In extended coding sessions, that advantage evaporates into the over-thinking loops. After one or two user queries, the reasoning phase runs (even when turned off), and loops continually in a state of indecision. Code tends not to get written and when it is, it’s not very good. Explicit instruction in AGENTS.md or a system prompt to stop after five decision iterations do not help. The model goes into committee and stays there. Faster tokens are no use when they are all indecision.
Real coding does not happen in one shot.

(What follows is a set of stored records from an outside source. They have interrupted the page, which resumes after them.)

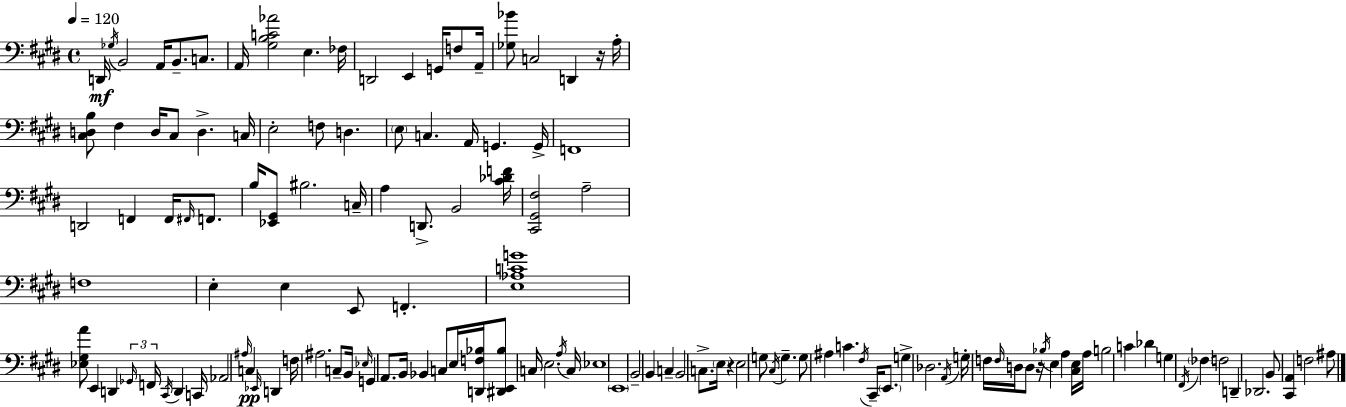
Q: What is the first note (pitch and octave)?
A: D2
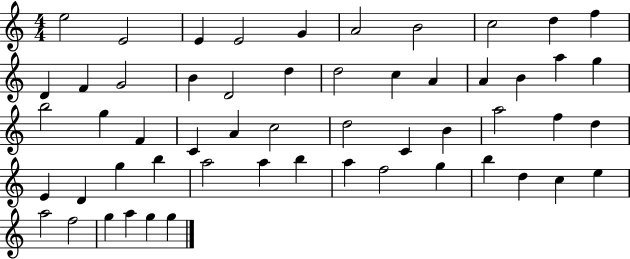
{
  \clef treble
  \numericTimeSignature
  \time 4/4
  \key c \major
  e''2 e'2 | e'4 e'2 g'4 | a'2 b'2 | c''2 d''4 f''4 | \break d'4 f'4 g'2 | b'4 d'2 d''4 | d''2 c''4 a'4 | a'4 b'4 a''4 g''4 | \break b''2 g''4 f'4 | c'4 a'4 c''2 | d''2 c'4 b'4 | a''2 f''4 d''4 | \break e'4 d'4 g''4 b''4 | a''2 a''4 b''4 | a''4 f''2 g''4 | b''4 d''4 c''4 e''4 | \break a''2 f''2 | g''4 a''4 g''4 g''4 | \bar "|."
}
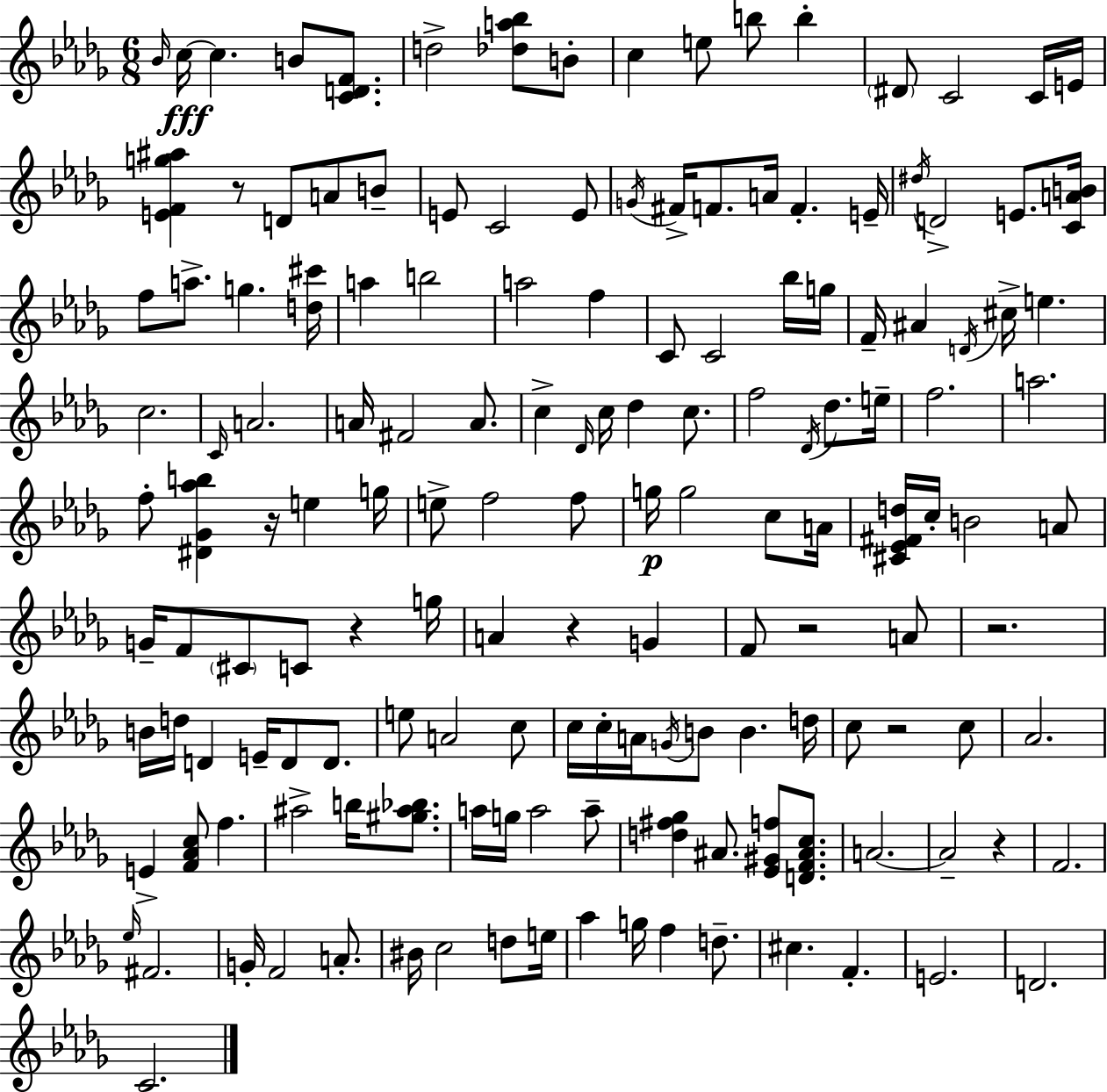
{
  \clef treble
  \numericTimeSignature
  \time 6/8
  \key bes \minor
  \repeat volta 2 { \grace { bes'16 }\fff c''16~~ c''4. b'8 <c' d' f'>8. | d''2-> <des'' a'' bes''>8 b'8-. | c''4 e''8 b''8 b''4-. | \parenthesize dis'8 c'2 c'16 | \break e'16 <e' f' g'' ais''>4 r8 d'8 a'8 b'8-- | e'8 c'2 e'8 | \acciaccatura { g'16 } fis'16-> f'8. a'16 f'4.-. | e'16-- \acciaccatura { dis''16 } d'2-> e'8. | \break <c' a' b'>16 f''8 a''8.-> g''4. | <d'' cis'''>16 a''4 b''2 | a''2 f''4 | c'8 c'2 | \break bes''16 g''16 f'16-- ais'4 \acciaccatura { d'16 } cis''16-> e''4. | c''2. | \grace { c'16 } a'2. | a'16 fis'2 | \break a'8. c''4-> \grace { des'16 } c''16 des''4 | c''8. f''2 | \acciaccatura { des'16 } des''8. e''16-- f''2. | a''2. | \break f''8-. <dis' ges' aes'' b''>4 | r16 e''4 g''16 e''8-> f''2 | f''8 g''16\p g''2 | c''8 a'16 <cis' ees' fis' d''>16 c''16-. b'2 | \break a'8 g'16-- f'8 \parenthesize cis'8 | c'8 r4 g''16 a'4 r4 | g'4 f'8 r2 | a'8 r2. | \break b'16 d''16 d'4 | e'16-- d'8 d'8. e''8 a'2 | c''8 c''16 c''16-. a'16 \acciaccatura { g'16 } b'8 | b'4. d''16 c''8 r2 | \break c''8 aes'2. | e'4-> | <f' aes' c''>8 f''4. ais''2-> | b''16 <gis'' ais'' bes''>8. a''16 g''16 a''2 | \break a''8-- <d'' fis'' ges''>4 | ais'8. <ees' gis' f''>8 <d' f' ais' c''>8. a'2.~~ | a'2-- | r4 f'2. | \break \grace { ees''16 } fis'2. | g'16-. f'2 | a'8.-. bis'16 c''2 | d''8 e''16 aes''4 | \break g''16 f''4 d''8.-- cis''4. | f'4.-. e'2. | d'2. | c'2. | \break } \bar "|."
}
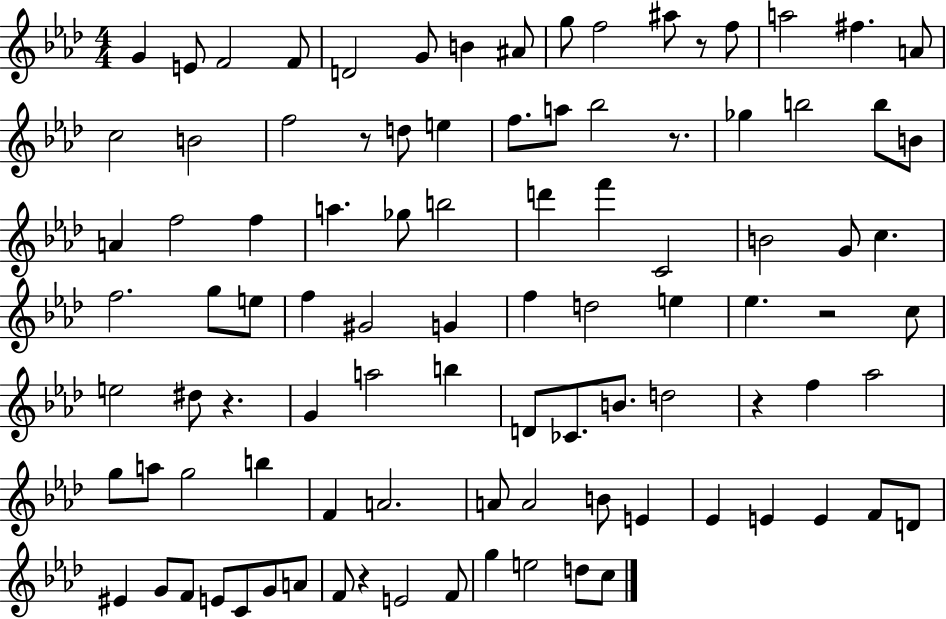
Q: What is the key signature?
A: AES major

A session is a thread. It ends when context fills, and the next thread picks up from a handoff: a markdown file that captures what was done, what was decided, and what comes next. The next agent reads it and continues. The work is distributed across threads by design. Plenty of YouTube benchmarks test models by asking for a complete application in a single prompt. That measures something, but not this. The MoE might pass that test. In stepped thread use it compounds its indecision across sessions, building layers of unresolved thinking where a clean decision log belongs.
The UD-Q5_K_XL does not pretend to one-shot anything. It is built for thread-by-thread, step-by-step work: a harness that keeps state, conventions captured in project lore, handoff documents that carry context between threads. Given those tools, it is decisive, follows a thread to completion, and hands off cleanly.
UD-Q5_K_XL is the answer to a different question: what is sweet spot for the best output quality a human can comfortably run locally on 24 GB of VRAM? Imatrix scoring keeps the weights that matter. The result is close to Q6_K quality at Q5_K size. You will notice the difference on tasks where precision is the point: code that handles edge cases on the first pass, explanations that hold their logic across a long document, outputs that do not drift.
The calculation has not changed: your hardware, your terms, no subscription. UD-Q5_K_XL just makes that calculation work out to a better answer.